- **Exercise directions**: Every line of the material has to be retyped exactly.
########
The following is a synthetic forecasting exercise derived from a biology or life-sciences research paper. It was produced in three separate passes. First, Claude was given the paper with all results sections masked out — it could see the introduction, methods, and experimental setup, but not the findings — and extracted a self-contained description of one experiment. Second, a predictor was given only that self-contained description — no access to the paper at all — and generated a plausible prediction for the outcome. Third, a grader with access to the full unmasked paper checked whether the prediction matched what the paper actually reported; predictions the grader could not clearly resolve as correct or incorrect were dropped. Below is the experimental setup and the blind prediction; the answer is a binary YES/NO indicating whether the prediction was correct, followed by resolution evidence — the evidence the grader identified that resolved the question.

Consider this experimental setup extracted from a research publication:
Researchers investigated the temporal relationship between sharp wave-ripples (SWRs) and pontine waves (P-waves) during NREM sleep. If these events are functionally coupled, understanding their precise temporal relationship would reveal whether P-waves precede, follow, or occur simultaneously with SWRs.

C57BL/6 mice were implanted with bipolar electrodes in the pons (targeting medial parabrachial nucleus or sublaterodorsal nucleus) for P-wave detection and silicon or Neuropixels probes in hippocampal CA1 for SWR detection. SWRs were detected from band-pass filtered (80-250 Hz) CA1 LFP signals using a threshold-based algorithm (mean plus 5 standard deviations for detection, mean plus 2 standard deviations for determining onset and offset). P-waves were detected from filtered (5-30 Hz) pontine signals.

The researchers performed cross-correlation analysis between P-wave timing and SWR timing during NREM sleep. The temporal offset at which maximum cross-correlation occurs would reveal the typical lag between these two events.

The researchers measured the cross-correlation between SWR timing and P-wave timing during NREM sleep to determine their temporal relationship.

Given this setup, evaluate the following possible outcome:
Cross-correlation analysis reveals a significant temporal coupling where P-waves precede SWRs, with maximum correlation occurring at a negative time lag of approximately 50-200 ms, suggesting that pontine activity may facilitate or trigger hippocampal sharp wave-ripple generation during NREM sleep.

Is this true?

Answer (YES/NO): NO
########
- **Result for this task**:
The following is a synthetic forecasting exercise derived from a biology or life-sciences research paper. It was produced in three separate passes. First, Claude was given the paper with all results sections masked out — it could see the introduction, methods, and experimental setup, but not the findings — and extracted a self-contained description of one experiment. Second, a predictor was given only that self-contained description — no access to the paper at all — and generated a plausible prediction for the outcome. Third, a grader with access to the full unmasked paper checked whether the prediction matched what the paper actually reported; predictions the grader could not clearly resolve as correct or incorrect were dropped. Below is the experimental setup and the blind prediction; the answer is a binary YES/NO indicating whether the prediction was correct, followed by resolution evidence — the evidence the grader identified that resolved the question.

Consider this experimental setup extracted from a research publication:
Researchers investigated the temporal relationship between sharp wave-ripples (SWRs) and pontine waves (P-waves) during NREM sleep. If these events are functionally coupled, understanding their precise temporal relationship would reveal whether P-waves precede, follow, or occur simultaneously with SWRs.

C57BL/6 mice were implanted with bipolar electrodes in the pons (targeting medial parabrachial nucleus or sublaterodorsal nucleus) for P-wave detection and silicon or Neuropixels probes in hippocampal CA1 for SWR detection. SWRs were detected from band-pass filtered (80-250 Hz) CA1 LFP signals using a threshold-based algorithm (mean plus 5 standard deviations for detection, mean plus 2 standard deviations for determining onset and offset). P-waves were detected from filtered (5-30 Hz) pontine signals.

The researchers performed cross-correlation analysis between P-wave timing and SWR timing during NREM sleep. The temporal offset at which maximum cross-correlation occurs would reveal the typical lag between these two events.

The researchers measured the cross-correlation between SWR timing and P-wave timing during NREM sleep to determine their temporal relationship.

Given this setup, evaluate the following possible outcome:
Cross-correlation analysis reveals a significant temporal coupling where P-waves precede SWRs, with maximum correlation occurring at a negative time lag of approximately 50-200 ms, suggesting that pontine activity may facilitate or trigger hippocampal sharp wave-ripple generation during NREM sleep.

Is this true?

Answer (YES/NO): NO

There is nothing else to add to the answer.